#### [TEXT BLOCK]
==============================

Raleigh, NC (PRWEB) September 25, 2013
A study published today in Population Health Management, a peer-reviewed journal, details the success of Community Care of North Carolina (CCNC) in better managing care provided to disabled Medicaid patients.
The study examined the economic impact of CCNC’s approach to managing the care of non-elderly Medicaid recipients with disabilities, during the five-year period (January 2007 through September 2011) since CCNC created specialized chronic care programs to serve this population. As noted in the article, disabled Medicaid recipients are characterized by complex care needs, thus account for a higher share of Medicaid costs, hospital admissions, and ER visits. CCNC utilizes a community-based model to link patients to a primary care medical home and provide additional care coordination, disease management, and pharmacy management supports for high-risk patients. The full text of the article is available on the Population Health Management site.
The study found that inpatient admission and ED visit rates declined for patients enrolled in CCNC, while increasing among the unenrolled, even though CCNC was managing a sicker population over time. Enrollment in CCNC was associated with statistically significant cost savings, ranging from almost $190.91 per member per month (PMPM) in the first year to $63.74 PMPM in the last study year, with higher savings observed among patients with multiple chronic conditions. The authors estimate a total cost savings of $184 million over the 4.75 years studied, net of CCNC program costs.
The study was conducted by Herb Fillmore, Vice President, Strategic Innovations, Treo Solutions; C. Annette DuBard, MD, MPH, Senior Vice President, Informatics & Evaluation, Community Care of North Carolina; Grant A. Ritter, PhD, Senior Scientist, Schneider Institute for Health Policy, Heller School, Brandeis University; and Carlos Jackson, PhD, Assistant Director, Program Evaluation, Community Care of North Carolina.
The study applied rigorous, state-of-the-art research methods to control for factors unrelated to CCNC’s efforts, substantiating previous reports of savings achieved by CCNC for the NC Medicaid program overall.
“This study is an important addition to the growing body of evidence supporting the value of CCNC’s community-based, medical home approach to population management,” said L. Allen Dobson, Jr., MD, CCNC President and CEO. “While it addresses specific concerns about the validity of previous actuarial studies, the findings are the same: CCNC bends the cost curve by improving the care delivered to Medicaid beneficiaries.”
Said C. Annette DuBard, MD, MPH: “The study extends earlier actuarial research on CCNC by refining the sample, using pre-post comparison methods, controlling for a number of additional factors and applying hierarchal regression models to adjust for potential correlation among outcomes.”

==============================

#### [INFORMATION PROVIDED]
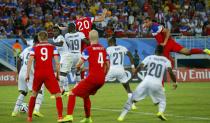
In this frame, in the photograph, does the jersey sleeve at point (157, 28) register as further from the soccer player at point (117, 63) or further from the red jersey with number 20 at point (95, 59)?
the red jersey with number 20 at point (95, 59)

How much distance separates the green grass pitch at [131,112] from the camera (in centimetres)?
1748

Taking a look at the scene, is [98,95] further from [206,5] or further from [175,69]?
[206,5]

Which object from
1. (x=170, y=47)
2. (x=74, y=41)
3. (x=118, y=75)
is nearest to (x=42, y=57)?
(x=118, y=75)

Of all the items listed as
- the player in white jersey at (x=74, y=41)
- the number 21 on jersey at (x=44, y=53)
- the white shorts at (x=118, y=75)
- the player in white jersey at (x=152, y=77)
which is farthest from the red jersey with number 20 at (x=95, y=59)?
the player in white jersey at (x=74, y=41)

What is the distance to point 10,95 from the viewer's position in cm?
2719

==============================

#### [PROBLEM]
Can you reproduce the CCNC Medicaid study press release, starting at "The study was" and ending at "Medicaid program overall.", with "rigorous" swapped for "careful"?

#### [COMPLETED EXERCISE]
The study was conducted by Herb Fillmore, Vice President, Strategic Innovations, Treo Solutions; C. Annette DuBard, MD, MPH, Senior Vice President, Informatics & Evaluation, Community Care of North Carolina; Grant A. Ritter, PhD, Senior Scientist, Schneider Institute for Health Policy, Heller School, Brandeis University; and Carlos Jackson, PhD, Assistant Director, Program Evaluation, Community Care of North Carolina.
The study applied careful, state-of-the-art research methods to control for factors unrelated to CCNC’s efforts, substantiating previous reports of savings achieved by CCNC for the NC Medicaid program overall.